I think a lot of people who live here don’t realize how interesting this city is. We take people on tours. We get tourists and visitors, but we get a lot of people who live here, and they’re constantly surprised by places that we take them to. They don’t realize the actual diversity of Columbus: they don’t realize the food truck scene or the micro brewing scene or some of the things that are kind of hidden away in different neighborhoods. It’s so easy for people to get in a rut of their day to day routine, and they go to the same places and are busy working and with their commitments, that often they just don’t have any opportunity to get out and explore. 

Being in touch with the place and the seasons and the people, that’s something that’s really meaningful for me.
The first thing that comes to mind, in part maybe because its Saturday, is going to farmers markets any buying food from people that grow it and people that make it, and buying something that’s local and seasonal, and going one week and they have amazing grapes and going two weeks later and the grapes are done for the season. That being in touch with the place and the seasons and the people, that’s something that’s really meaningful for me. 
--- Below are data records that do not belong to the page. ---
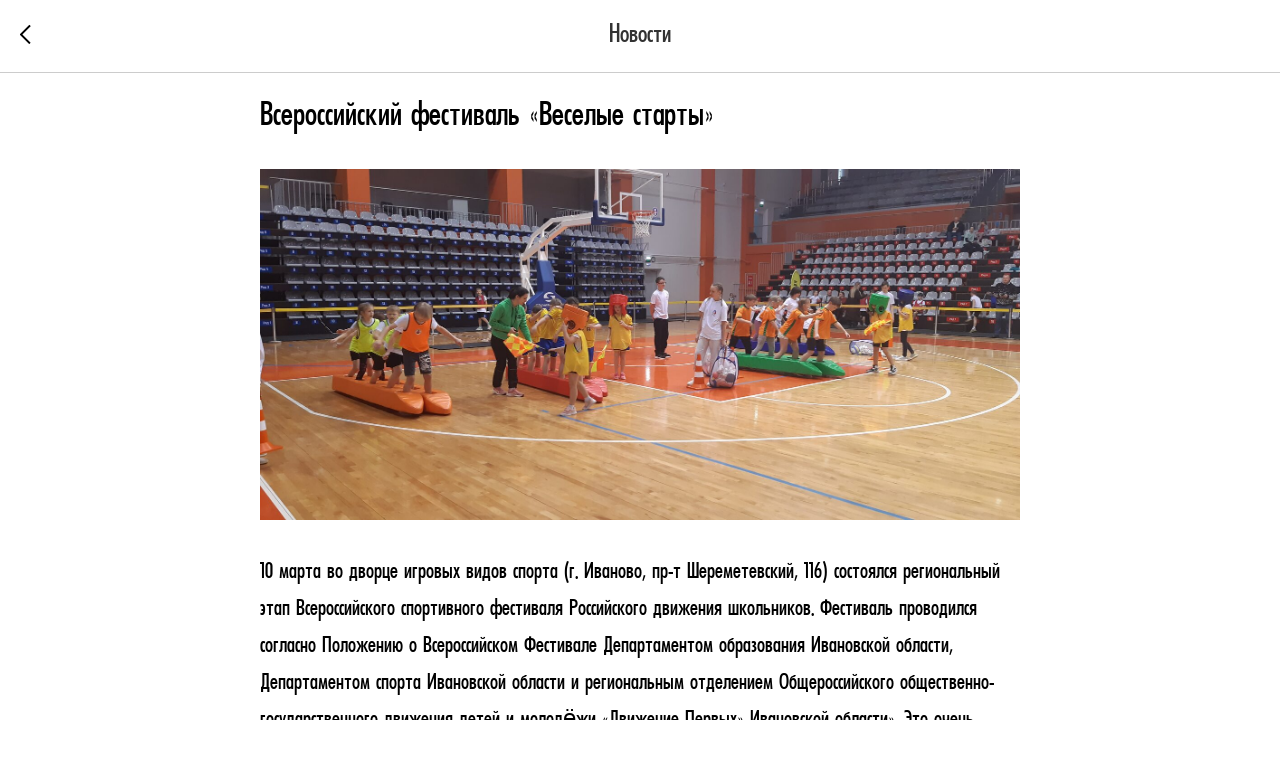

--- FILE ---
content_type: text/html; charset=UTF-8
request_url: https://members.tildaapi.com/api/getstyles/
body_size: 657
content:
{"status":"ok","data":{"controlblock":{"user_size":"60px","user_size_mobile":"60px","user_background":"#000000","user_background_opacity":"80","user_border_color":"#ffffff","user_vertical_coordinate_px":"20px","user_vertical_coordinate_mobile_px":"35px","user_horizontal_coordinate_px":"20px","user_horizontal_coordinate_mobile_px":"10px"},"welcomepage":{"typeId":"default","ordersManagementShowOrders":true,"ordersManagementShowPurchased":true,"ordersManagementShowAddresses":true,"ordersManagementShowProfile":true},"registrationpage":[],"fonts":{"rf_id":"","bgcolor":"#ffffff","gf_fonts":"","textfont":"FuturaPT","tf_fonts":"\"427\",\"429\",\"431\",\"433\",\"435\"","fontsswap":"","linecolor":"","linkcolor":"#04b8ac","textcolor":"","typekitid":"","headlinefont":"FuturaPT","myfonts_json":"[{\"f_name\":\"FuturaPT\",\"f_100\":\"\",\"f_300\":\"\",\"f_400\":\"\",\"f_500\":\"\",\"f_600\":\"\",\"f_700\":\"https:\\\/\\\/static.tildacdn.com\\\/tild6265-6665-4262-b834-323835393935\\\/FuturaCondensedRegul.woff\",\"cnt\":1}]","textfontsize":"24","customcssfile":"https:\/\/fonts.googleapis.com\/css?family=Kelly+Slab&display=swap","headlinecolor":"","linklinecolor":"","linkcolorhover":"","linklineheight":"","textfontweight":"400","tf_fonts_selected":"\"427\",\"429\",\"431\",\"433\",\"435\"","headlinefontweight":"600","linklinecolorhover":""},"allowselfreg":true,"logolink":null,"projectlang":""}}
It’s very rare that I meet people in Columbus who just do their job and nothing else. I feel like there’s so many other people that run theatre companies, or are comedians, or write comic books, or have another job, or run a nonprofit.
There are definitely are a lot of cities that have that. It’s interesting, I actually just met a couple that moved here today from Atlanta. They’ve moved back and forth between Columbus and Atlanta like three times, and they said nowhere compares to Columbus. Atlanta’s a big city and its more diverse, but I think Columbus has a sense of community and collaboration. It’s hard to articulate, but there’s something about the people in Columbus and the atmosphere and the ability to get involved and the way people do things extracurricularly. It’s very rare that I meet people in Columbus who just do their job and nothing else. I feel like there’s so many other people that run theatre companies, or are comedians, or write comic books, or have another job, or run a nonprofit. One of my theories is because in Columbus we generally don’t have those big commute times, especially if you live in Clintonville. or Grandview, or in the urban core, you have a couple of extra hours a day that people who live in really big cities don’t have. There’s just so many other things that people do in addition to what pays the bills.